According to the report, the volume of gas flared in 2025 exceeded the total amount of liquefied natural gas that transited the Persian Gulf in the year under review, and was nearly equal to all of Africa’s annual gas consumption of approximately 185 billion cubic metres (bcm).
In addition, more than 60 percent of the global increase in flaring during 2025 came from just three countries — Russia, Mexico and Iran. These countries together increased flaring by about 6 billion cubic metres (bcm), nearly three times the total reductions achieved by all countries that lowered their flaring during the year. Russia remained the world’s largest flaring country, with flaring increasing by 9 percent year-on-year.
A new report released by the World Bank in June, said the 83 percent gas flared by these nine countries is more than four-fifths of global gas flaring in 2025 while producing only 46 percent of the world’s oil.
The nine largest flaring countries in descending order are Russia, Iran, Iraq, Venezuela, Mexico, Libya, Algeria, Nigeria and the United States. They were responsible for the vast majority of global flare volumes.
The report indicates that global gas flaring increased for the third consecutive year, reaching 167 billion cubic metres (bcm) in 2025, up from 157 bcm the previous year (2024).
Gas flaring happens when natural gas produced alongside crude oil is burned at production sites, instead of being captured, processed and sold or used locally. The practice wastes a valuable energy resource, and contributes largely to the greenhouse gas (GHG) emissions.
According to the 2026 Global Gas Flaring Tracker report, an estimated 429 million tonnes of carbon dioxide equivalent emissions were generated by flaring in 2025, including about 50 million tonnes from unburned methane.
The lost gas was valued at an estimated $54 billion, indicating both the economic and environmental costs of continued flaring.
To eliminate routine gas flaring worldwide, the report says it would require between $70 billion to $100 billion in upfront investment.
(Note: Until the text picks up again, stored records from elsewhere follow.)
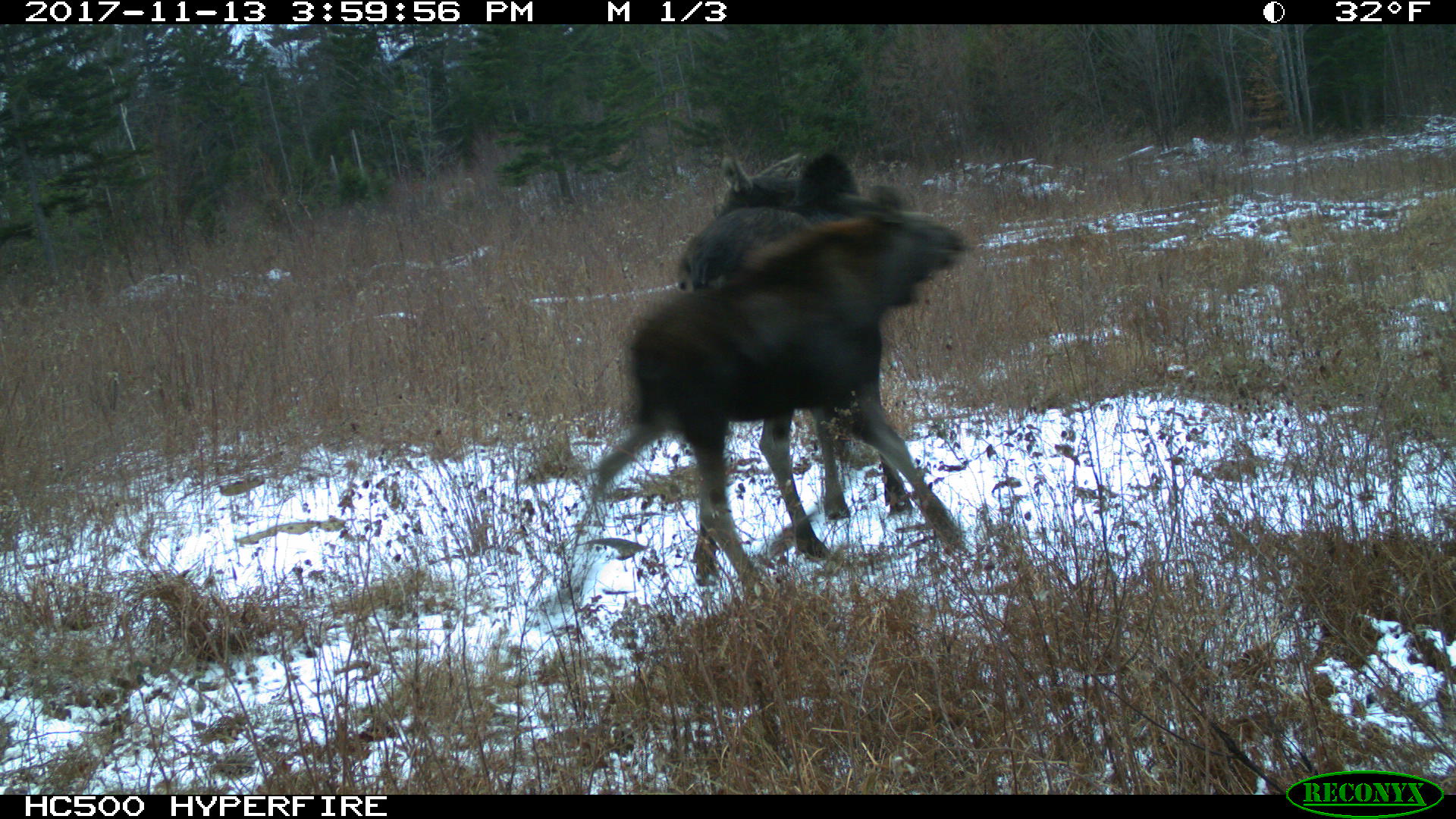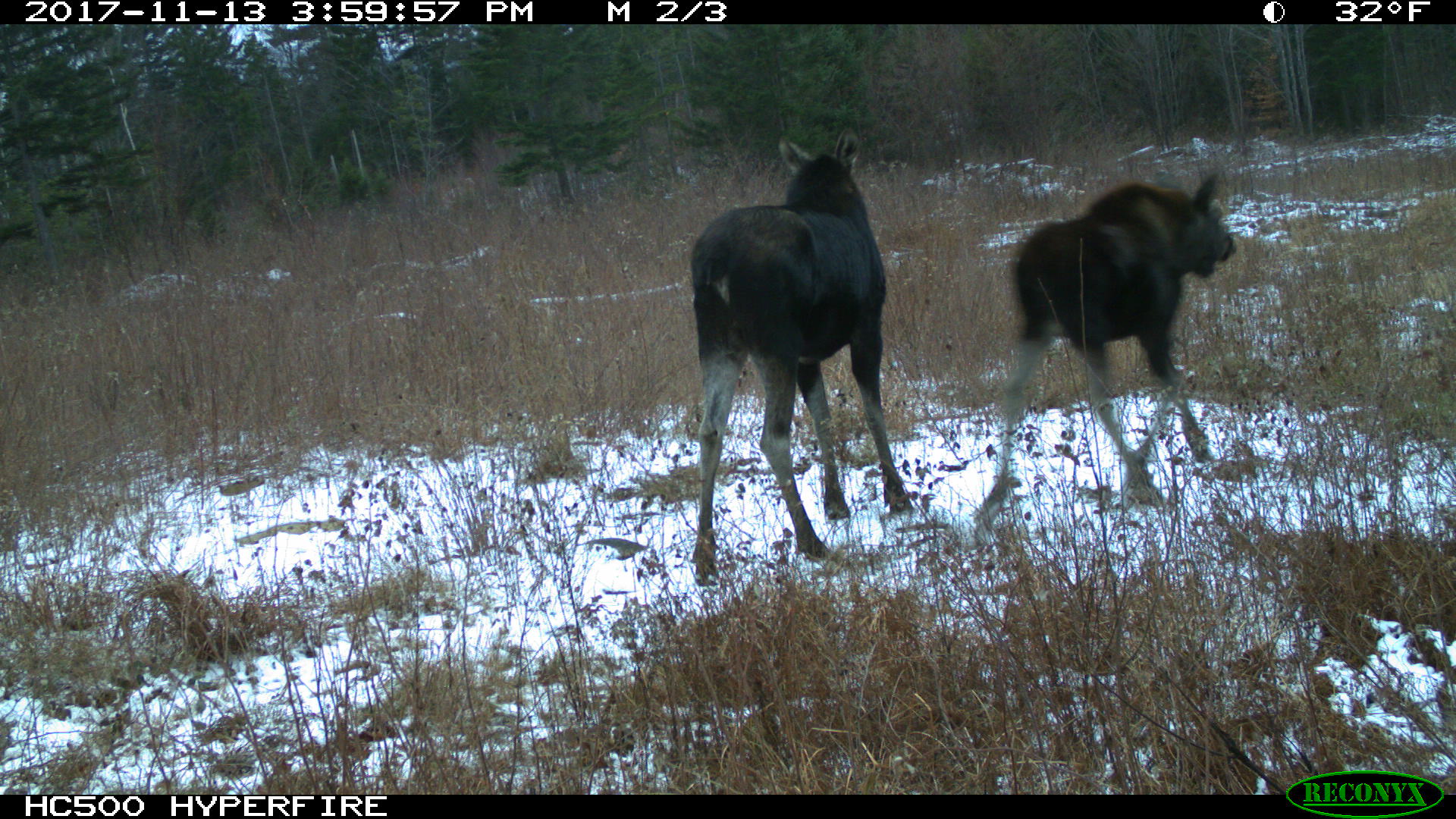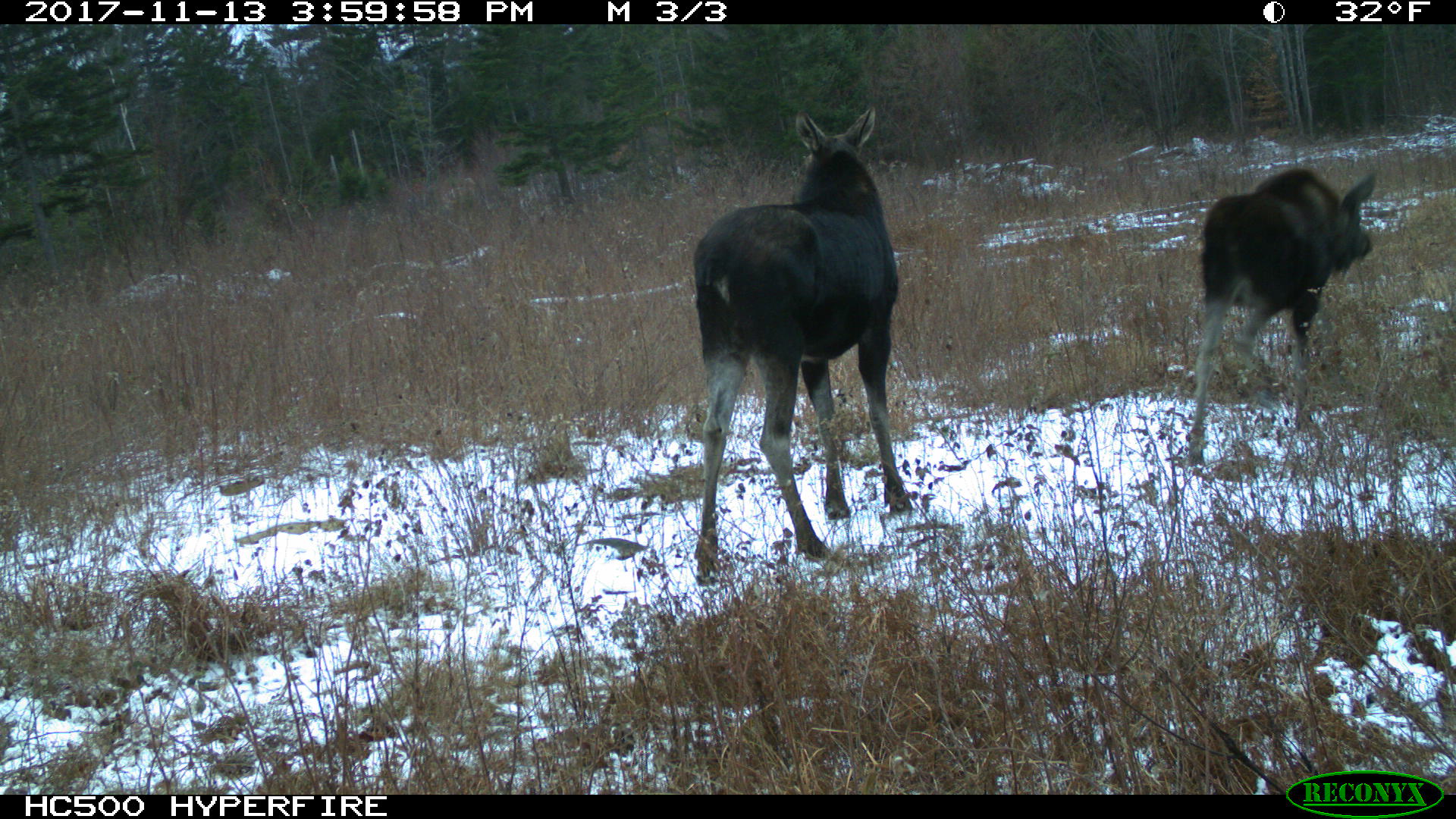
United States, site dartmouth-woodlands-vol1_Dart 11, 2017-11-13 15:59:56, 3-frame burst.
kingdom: Animalia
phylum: Chordata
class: Mammalia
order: Artiodactyla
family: Cervidae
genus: Alces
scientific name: Alces alces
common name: moose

The World Bank says the technologies needed to capture and utilise associated gas are already commercially available. However, rather than technological limitations, the main obstacles comprise inadequate pipeline infrastructure, limited gas markets, lack of financing and weak regulatory enforcement.
Benefits of flaring reduction
What does the world gain from eliminating or drastic reduction in flaring? The World Bank says, reducing routine flaring could help countries such as Egypt, India and Iraq cut expensive gas imports, improve electricity generation and expand access to clean cooking fuels. For example, 1bcm of natural gas can generate around four billion (4bn) kilowatt-hours of electricity, enough to make a significant contribution to underserved regions.
Countries such as Nigeria, Angola, and the Republic of Congo, where large quantities of associated gas are flared despite low electricity access, could particularly benefit from improved gas utilisation.
Positive developments
Despite the global increase, some countries demonstrated that substantial reductions are achievable. The United States recorded the largest absolute decline in flaring during 2025, reducing volumes by 7 percent following the commissioning of the Matterhorn Express pipeline in the Permian Basin. Kazakhstan has reduced flaring by 87 percent since 2012 through a combination of stronger regulations, government commitment and targeted infrastructure investments.
The World Bank said these examples show that sustained policy support and investment can significantly reduce gas flaring while improving energy security, creating economic opportunities and lowering greenhouse gas emissions.